Она записала несколько фраз маленькой Эдит, явно выдававших наивную жестокость и детский эгоизм ее обожаемой дочурки. Качества, свойственные всем детям,— не задумываясь, прибавила Мод. Она продолжала развивать эту мысль и написала: «Мне думается, что только матери и жены бывают действительно самоотверженны. Дети и мужчины лишены этого качества. Мужчины отличаются от детей лишь в одном: они легко жертвуют мелкими, внешними, я сказала бы — несущественными вещами. Но от своих глубоких, затаенных желаний и стремлений они никогда не откажутся ради любимого человека. Мак — мужчина и эгоист, как все мужчины.

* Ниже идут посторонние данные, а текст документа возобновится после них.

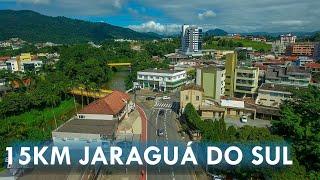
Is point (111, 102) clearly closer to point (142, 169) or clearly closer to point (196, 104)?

Несмотря на свою любовь к нему, я не могу избавить его от этого упрека».
Убедившись в том, что Эдит спит, она накинула шаль и вышла на веранду. Тут она села в плетеное кресло и стала прислушиваться к шуму дождя. На юго-западе тускло пламенело зарево: Нью-Йорк.
Собираясь уйти в спальню, она бросила взор на раскрытую книгу на письменном столе. Она прочла свою запись, мудростью которой в глубине души немного гордилась. Но теперь она недовольно покачала головой и приписала: «Час спустя, прислушавшись к шуму дождя. Не делаю ли я незаслуженные упреки Маку? Может быть, это я эгоистка? Разве Мак требует чего-нибудь от меня? Не я ли требую жертв от Мака? Теперь все прежде записанное в дневнике кажется мне полнейшим абсурдом. Сегодня мне уж не найти истины. Как хорошо шумит дождь. Он дает умиротворение и сон. — Мод, маленькая дурочка Мака».